I’d like to thank my many readers who so kindly left comments on my recent post, “No Text Please, We’re Parents.” Many of your comments described technophobic experiences with your own parents. Quite a few of you agreed with my parents’ objection to texting as “impersonal.”
More than one comment mentioned that text-based messaging is rendering conversation a lost art. When my parents visited for my birthday last weekend, they agreed, pointing out that abbreviations commonly used in text messages are destroying both written and spoken forms of the English language. By way of example, my mother stated that it grates on her nerves when even radio personalities say “that’s how they do” (omitting the implied “it”). My father cited the deplorable spelling and grammar that he regularly sees in email and on websites.
I tried to point out that any language changes and grows over time, adding new words and changing acceptable forms of grammar and spelling. The English of Chaucer’s fourteenth century works and that of Shakespeare’s early seventeenth century works barely resemble each other, much less modern forms of English.
Every generation seems to bemoan the increasing informality of language embraced by their children. Slang lingo has been a part of teenage culture since the dawn of time. Kids seek to separate themselves from their parents by embracing vocabulary and grammar alien to their elders. There was a time when the words “groovy” and “cool” annoyed adults; when I was growing up, it was considered “hip” to tack the word “man” on to the beginning or end of every sentence. “What’s up, man?” “Man, that sucks.” And then there was the ultimate expression of disgust, disappointment, amazement, sympathy or any other emotion of the moment: “Maaaaaaaaannnn!”
It’s nothing new for parents to believe that their children are destroying the English language.

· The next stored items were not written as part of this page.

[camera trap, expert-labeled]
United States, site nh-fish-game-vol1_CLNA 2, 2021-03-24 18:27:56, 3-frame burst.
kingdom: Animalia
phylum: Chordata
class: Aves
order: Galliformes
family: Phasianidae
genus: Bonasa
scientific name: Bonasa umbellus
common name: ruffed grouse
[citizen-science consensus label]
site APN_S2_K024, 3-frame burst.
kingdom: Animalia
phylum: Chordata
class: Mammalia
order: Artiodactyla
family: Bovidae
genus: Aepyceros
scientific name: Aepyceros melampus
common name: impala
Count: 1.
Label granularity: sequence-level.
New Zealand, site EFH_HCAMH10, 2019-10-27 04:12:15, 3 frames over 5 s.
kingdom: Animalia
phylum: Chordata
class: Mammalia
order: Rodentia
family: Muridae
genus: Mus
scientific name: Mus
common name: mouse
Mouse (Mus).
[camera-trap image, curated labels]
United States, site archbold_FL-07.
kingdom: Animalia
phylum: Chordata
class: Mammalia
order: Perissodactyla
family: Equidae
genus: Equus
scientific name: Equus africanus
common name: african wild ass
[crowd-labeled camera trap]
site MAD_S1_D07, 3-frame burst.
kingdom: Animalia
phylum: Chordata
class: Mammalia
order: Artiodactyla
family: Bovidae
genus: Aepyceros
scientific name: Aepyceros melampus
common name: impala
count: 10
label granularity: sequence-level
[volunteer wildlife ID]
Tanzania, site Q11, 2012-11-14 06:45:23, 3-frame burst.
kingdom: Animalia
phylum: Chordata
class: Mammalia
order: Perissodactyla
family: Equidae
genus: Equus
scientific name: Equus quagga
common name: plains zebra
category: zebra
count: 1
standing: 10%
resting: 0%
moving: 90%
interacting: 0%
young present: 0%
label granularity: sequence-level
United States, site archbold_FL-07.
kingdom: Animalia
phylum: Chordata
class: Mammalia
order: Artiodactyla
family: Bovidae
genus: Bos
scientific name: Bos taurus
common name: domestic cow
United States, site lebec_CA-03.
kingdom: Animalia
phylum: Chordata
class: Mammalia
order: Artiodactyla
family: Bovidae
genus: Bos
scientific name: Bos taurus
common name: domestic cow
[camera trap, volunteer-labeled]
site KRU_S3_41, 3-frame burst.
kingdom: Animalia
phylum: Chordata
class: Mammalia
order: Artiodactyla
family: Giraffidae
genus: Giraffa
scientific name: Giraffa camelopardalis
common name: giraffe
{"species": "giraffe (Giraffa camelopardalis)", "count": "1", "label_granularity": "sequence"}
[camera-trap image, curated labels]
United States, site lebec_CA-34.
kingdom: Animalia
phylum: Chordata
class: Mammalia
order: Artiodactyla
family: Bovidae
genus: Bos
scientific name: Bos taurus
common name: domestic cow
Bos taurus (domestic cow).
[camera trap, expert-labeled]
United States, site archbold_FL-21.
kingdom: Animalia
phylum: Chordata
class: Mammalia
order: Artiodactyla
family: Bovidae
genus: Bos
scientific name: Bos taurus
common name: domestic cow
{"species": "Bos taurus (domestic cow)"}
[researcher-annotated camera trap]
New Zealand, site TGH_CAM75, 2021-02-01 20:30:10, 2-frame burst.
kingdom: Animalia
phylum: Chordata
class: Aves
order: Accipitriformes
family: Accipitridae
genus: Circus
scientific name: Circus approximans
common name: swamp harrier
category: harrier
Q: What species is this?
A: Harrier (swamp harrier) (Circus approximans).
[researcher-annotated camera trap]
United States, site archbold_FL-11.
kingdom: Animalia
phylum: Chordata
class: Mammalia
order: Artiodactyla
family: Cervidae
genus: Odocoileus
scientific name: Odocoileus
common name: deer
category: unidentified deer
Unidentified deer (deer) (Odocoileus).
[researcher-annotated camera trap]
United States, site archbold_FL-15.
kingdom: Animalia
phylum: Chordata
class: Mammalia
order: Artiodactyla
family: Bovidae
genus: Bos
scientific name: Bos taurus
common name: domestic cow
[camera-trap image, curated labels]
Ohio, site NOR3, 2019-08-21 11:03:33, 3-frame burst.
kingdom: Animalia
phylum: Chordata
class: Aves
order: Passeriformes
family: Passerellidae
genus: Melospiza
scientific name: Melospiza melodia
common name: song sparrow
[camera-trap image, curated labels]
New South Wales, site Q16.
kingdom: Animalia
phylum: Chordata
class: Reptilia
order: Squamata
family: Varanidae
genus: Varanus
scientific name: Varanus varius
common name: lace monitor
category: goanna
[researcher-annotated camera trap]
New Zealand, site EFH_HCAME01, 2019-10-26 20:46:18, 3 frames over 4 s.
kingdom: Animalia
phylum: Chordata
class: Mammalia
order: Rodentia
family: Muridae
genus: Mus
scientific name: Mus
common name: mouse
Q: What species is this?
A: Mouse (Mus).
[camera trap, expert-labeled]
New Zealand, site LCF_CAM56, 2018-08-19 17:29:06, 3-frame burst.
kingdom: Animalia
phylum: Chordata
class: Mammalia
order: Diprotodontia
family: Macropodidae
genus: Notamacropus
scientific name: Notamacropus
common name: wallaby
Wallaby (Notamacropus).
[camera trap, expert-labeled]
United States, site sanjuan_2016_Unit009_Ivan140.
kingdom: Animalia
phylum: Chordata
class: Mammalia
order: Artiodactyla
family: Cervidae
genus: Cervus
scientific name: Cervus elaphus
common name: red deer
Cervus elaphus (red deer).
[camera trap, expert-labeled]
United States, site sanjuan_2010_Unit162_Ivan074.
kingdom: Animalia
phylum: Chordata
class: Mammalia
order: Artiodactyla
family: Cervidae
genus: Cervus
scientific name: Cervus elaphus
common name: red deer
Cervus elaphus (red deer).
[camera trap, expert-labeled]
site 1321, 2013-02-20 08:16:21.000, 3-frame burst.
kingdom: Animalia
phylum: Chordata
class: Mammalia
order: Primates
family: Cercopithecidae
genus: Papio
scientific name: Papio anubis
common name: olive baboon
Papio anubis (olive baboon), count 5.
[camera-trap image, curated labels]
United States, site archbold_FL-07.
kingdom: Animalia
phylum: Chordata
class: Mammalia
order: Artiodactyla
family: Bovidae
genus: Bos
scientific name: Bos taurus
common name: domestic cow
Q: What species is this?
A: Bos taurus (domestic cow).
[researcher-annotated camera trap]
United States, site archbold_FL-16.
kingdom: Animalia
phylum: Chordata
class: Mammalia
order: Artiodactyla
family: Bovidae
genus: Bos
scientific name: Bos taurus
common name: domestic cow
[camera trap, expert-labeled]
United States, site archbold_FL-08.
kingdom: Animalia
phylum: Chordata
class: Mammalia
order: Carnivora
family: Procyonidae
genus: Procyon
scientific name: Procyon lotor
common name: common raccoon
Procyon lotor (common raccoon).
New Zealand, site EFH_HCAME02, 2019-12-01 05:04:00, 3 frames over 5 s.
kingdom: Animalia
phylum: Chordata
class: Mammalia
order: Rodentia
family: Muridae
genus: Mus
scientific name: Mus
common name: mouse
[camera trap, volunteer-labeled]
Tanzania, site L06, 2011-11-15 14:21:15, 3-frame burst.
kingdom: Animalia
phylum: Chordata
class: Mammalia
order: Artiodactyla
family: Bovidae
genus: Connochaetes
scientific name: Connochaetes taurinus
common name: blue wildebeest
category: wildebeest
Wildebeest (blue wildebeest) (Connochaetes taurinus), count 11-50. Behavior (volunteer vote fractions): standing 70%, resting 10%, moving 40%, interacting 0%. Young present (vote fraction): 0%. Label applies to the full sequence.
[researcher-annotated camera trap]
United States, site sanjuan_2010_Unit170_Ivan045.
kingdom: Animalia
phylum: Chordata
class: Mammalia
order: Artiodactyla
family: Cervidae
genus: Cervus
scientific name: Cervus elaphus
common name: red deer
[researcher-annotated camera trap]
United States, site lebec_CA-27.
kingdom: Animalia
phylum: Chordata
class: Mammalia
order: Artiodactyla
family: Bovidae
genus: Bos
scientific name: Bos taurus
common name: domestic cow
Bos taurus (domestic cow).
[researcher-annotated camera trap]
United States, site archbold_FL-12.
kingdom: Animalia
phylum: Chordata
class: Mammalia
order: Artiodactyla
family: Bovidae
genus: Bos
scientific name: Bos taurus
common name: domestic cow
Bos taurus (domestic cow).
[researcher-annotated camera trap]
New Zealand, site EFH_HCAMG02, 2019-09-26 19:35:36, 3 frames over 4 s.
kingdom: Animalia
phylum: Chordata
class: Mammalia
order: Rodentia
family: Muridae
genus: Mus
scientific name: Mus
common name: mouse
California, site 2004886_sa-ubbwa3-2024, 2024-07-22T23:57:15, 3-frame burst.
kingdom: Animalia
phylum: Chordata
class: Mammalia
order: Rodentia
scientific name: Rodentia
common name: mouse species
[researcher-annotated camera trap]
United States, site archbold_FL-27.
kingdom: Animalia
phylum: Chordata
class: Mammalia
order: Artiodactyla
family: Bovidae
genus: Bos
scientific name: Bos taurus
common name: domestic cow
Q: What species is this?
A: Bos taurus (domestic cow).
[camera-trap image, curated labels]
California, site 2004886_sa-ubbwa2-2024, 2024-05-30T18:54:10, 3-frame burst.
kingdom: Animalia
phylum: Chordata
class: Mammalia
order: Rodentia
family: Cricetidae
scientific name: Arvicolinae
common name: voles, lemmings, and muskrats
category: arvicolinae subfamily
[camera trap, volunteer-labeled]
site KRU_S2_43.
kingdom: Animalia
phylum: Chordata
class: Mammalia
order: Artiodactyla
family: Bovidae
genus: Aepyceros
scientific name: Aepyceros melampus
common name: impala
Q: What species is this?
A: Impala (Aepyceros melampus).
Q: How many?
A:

And yet English soldiers on.
As for abbreviations, I fail to see much difference between today’s CUL8R or ILY and yesteryear’s SWAK and XYZ (“sealed with a kiss” and “check your zipper”). And it is easy to forget that keystroke-saving abbreviations were rampant on the internet long before text messaging came into vogue. When I first got online in the mid-1990s, I had to acculturate myself to a whole lexicon of BRBs, IMHOs and FWIWs. These have found their way into the spoken language; I’ve heard people say “imho” and I myself have been known to say “bee ar bee!”
It is my belief that text messaging, both the kind on cell phones and the kind on the internet, brings people together rather than separating them. Any form of language that makes it easier for people to communicate is, in my view, a positive development.
And so, I concluded my recent conversation with my parents by telling a story about some text-based communication that I enjoyed on Friday night. In my goofy way, I took a photo of my dinner using my cell phone, typed the word “Yum!” and sent it to my nephews and nieces using SnapChat. Every last one of them responded. These are young people who won’t bother to call me and, likely as not, won’t answer their phones when I call them. If I want to have much of a relationship with them, I need to be able to send and receive text and photos. This is one of the main reasons I procured a cell phone in the first place. So texting or SnapChatting them is my way of saying “I love you” and “I’m thinking of you.”
My niece’s response to my photo was particularly poignant. “I love how you randomly Snap me!” was her text response. We all feel loved when we know we’re thought of, now don’t we?
And if that’s “impersonal,” then I’ll take impersonal any day of the week, man.